* Problem *
Copy out the listing that follows, exactly, without its pictures.

* Supplied material *
================================
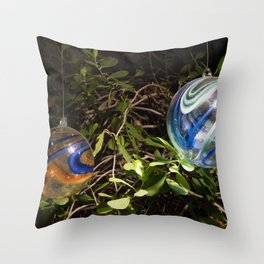 Longwood Gardens Christmas Series 101 Throw Pillow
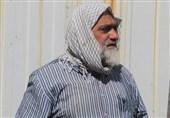 """حضور سردار نقدی در اردوی جهادی روستای """"کوییک حسن"""" سرپلذهاب+فیلم"""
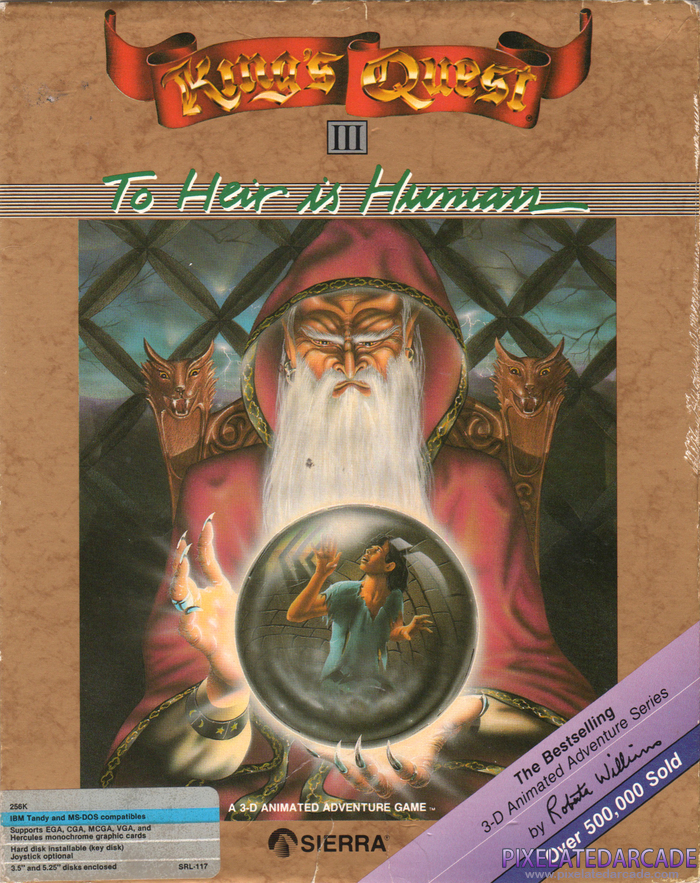 King's Quest III: To Heir is Human Cover Art:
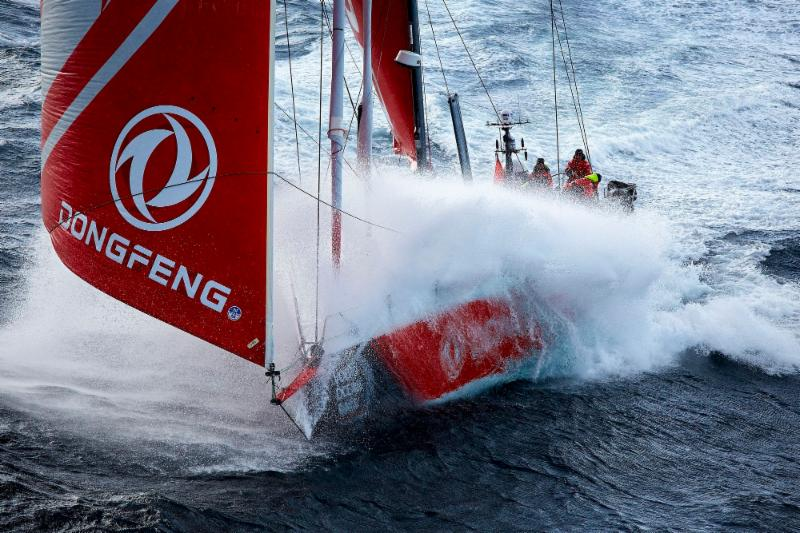 Skippered by Charles Caudrelier, the Chinese Dongfeng Race Team will compete in the Rolex Fastnet Race as Leg Zero of the Volvo Ocean Race © Benoit Stichelbaut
================================
* Reply *
 Longwood Gardens Christmas Series 101 Throw Pillow
 """حضور سردار نقدی در اردوی جهادی روستای """"کوییک حسن"""" سرپلذهاب+فیلم"""
 King's Quest III: To Heir is Human Cover Art:
 Skippered by Charles Caudrelier, the Chinese Dongfeng Race Team will compete in the Rolex Fastnet Race as Leg Zero of the Volvo Ocean Race © Benoit Stichelbaut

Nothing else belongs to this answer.